I wrote the code and you contradict me ;-)?

Trust me, I know this area reasonably well, to the point that
sometimes I wonder if there is a sane and cheap way to change
the meaning of the pathspec to be an output filter and then
quickly say "Nah" to myself.

If you say

	git diff --find-copies-harder HEAD^..HEAD -- fileB

in your example, it would give you the creation of fileB, not
copy.

There are a few things we need to be careful about rename/copy.

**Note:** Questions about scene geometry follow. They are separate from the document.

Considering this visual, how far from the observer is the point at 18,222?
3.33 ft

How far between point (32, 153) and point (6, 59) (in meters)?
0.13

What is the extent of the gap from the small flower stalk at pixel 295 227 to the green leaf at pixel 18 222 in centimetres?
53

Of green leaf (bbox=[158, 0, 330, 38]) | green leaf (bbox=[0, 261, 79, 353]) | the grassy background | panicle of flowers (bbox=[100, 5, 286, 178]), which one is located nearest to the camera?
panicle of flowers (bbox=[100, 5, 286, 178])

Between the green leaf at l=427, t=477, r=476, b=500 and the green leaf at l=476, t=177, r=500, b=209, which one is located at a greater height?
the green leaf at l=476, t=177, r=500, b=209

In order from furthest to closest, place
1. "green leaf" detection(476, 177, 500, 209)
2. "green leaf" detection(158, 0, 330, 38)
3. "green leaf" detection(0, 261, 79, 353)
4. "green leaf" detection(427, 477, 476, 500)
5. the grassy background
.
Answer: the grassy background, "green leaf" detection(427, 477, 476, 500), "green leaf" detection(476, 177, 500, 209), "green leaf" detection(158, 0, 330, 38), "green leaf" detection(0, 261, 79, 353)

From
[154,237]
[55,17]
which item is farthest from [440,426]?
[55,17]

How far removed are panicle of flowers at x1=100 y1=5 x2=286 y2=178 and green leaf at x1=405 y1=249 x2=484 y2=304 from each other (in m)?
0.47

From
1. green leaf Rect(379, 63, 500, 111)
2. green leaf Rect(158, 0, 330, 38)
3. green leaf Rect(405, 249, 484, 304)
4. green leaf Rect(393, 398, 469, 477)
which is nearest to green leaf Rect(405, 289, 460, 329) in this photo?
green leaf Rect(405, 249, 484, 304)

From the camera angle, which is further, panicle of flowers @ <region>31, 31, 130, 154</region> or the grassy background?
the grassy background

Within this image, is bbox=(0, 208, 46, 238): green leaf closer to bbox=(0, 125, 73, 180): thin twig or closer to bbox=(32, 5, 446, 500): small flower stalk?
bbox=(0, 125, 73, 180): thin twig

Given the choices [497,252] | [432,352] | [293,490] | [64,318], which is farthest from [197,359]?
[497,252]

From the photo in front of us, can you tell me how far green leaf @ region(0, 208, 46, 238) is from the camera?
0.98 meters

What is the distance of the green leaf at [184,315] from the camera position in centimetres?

 - Typically too small files are not treated as copies unless
   they are identical copies (does not apply to this case,
   luckily).

 - Renames are only picked up from files that were lost in the
   same change (i.e. "mv fileA fileB" creates fileB and loses
   fileA; fileB is checked if it is similar to fileA in the
   original).

 - Copies are only picked up from files that were changed in the
   same change (i.e. splitting major part of original file and
   moving it to somewhere else, while leaving a skelton in the
   original file).  "harder" is needed if the copy original was
   untouched, as you found out.

The last one is a compromise between performance and thoroughness,
and the "harder" is one knob to tweak its behaviour.

In the kernel archive, 

	git show -C ad2f931d

tells us that:

 - drivers/i2c/chips/Kconfig lost major part of it and only
   skeletal part of the original remains in it;

 - major part of it went to drivers/hwmon/Kconfig;

The story is similar to the Makefile next door.